> _BRIEF_:
From the line containing "family: Scincidae" to the very last line of the data below, transcribe everything exactly and nothing more.

> _EXTRACTED INFORMATION_:
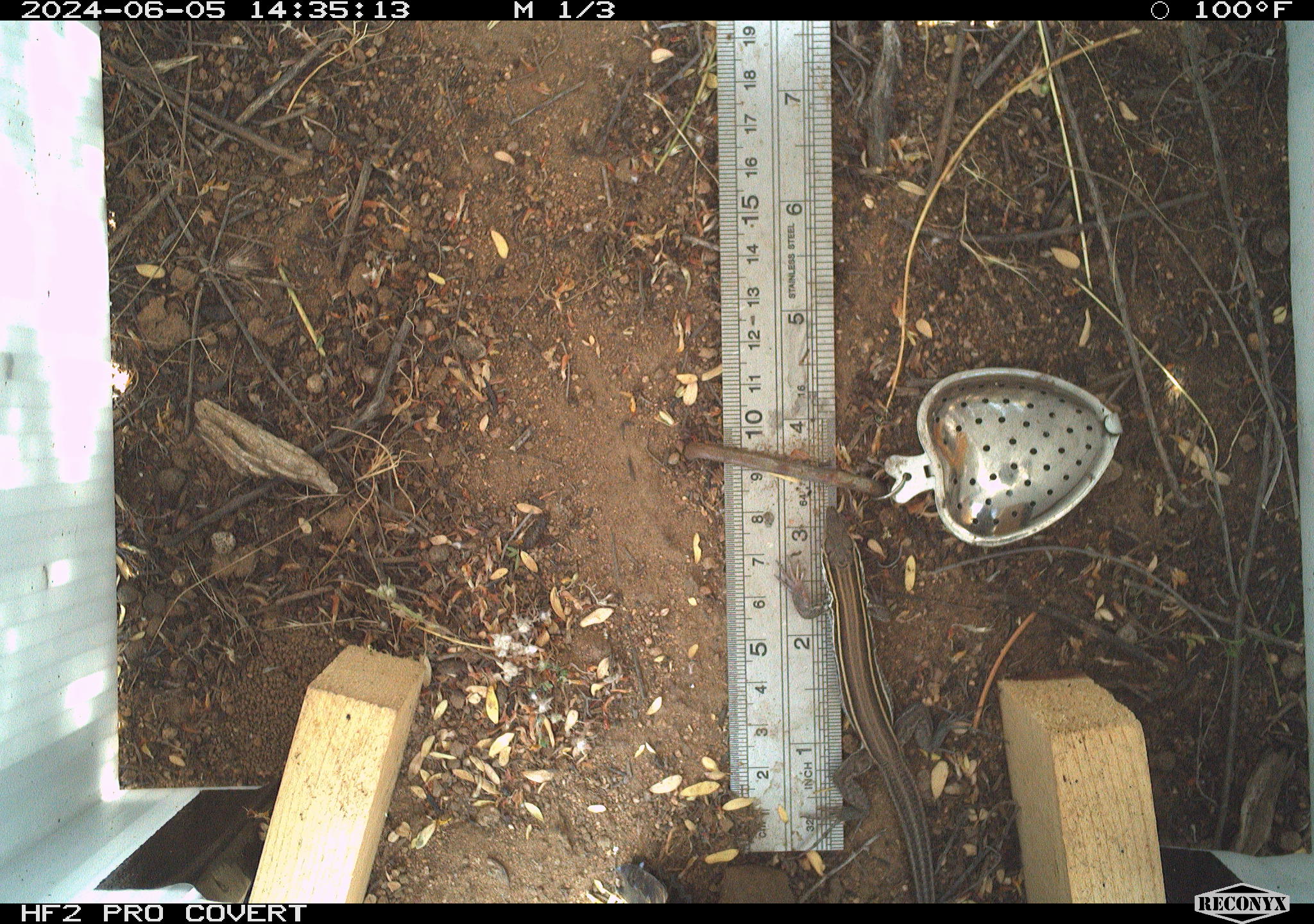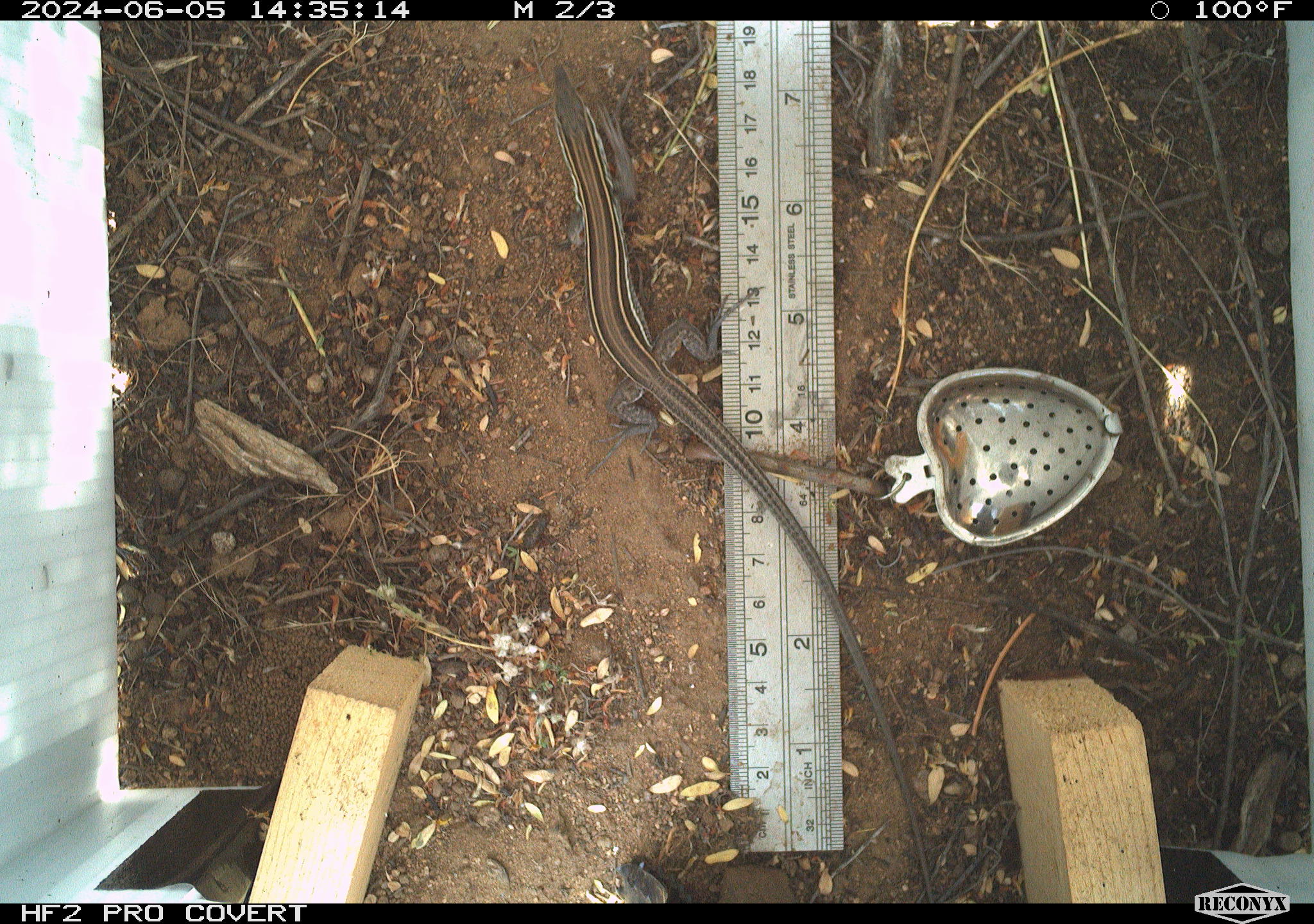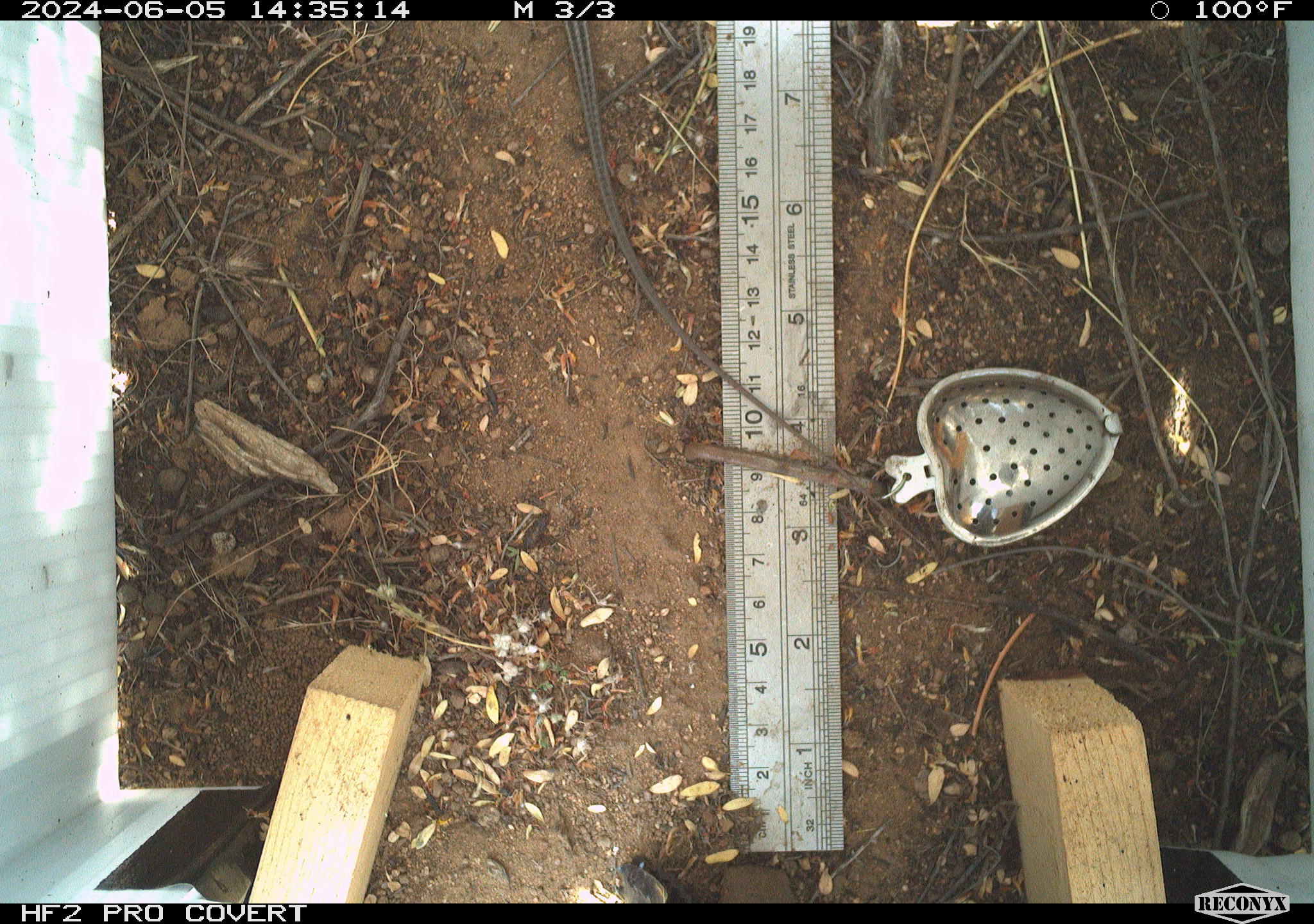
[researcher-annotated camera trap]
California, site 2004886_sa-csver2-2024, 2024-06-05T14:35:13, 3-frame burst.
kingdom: Animalia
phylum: Chordata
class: Reptilia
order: Squamata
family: Scincidae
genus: Plestiodon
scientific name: Plestiodon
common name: blue-tailed skinks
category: plestiodon species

> _COMPLETED TASK_:
family: Scincidae
genus: Plestiodon
scientific name: Plestiodon
common name: blue-tailed skinks
category: plestiodon species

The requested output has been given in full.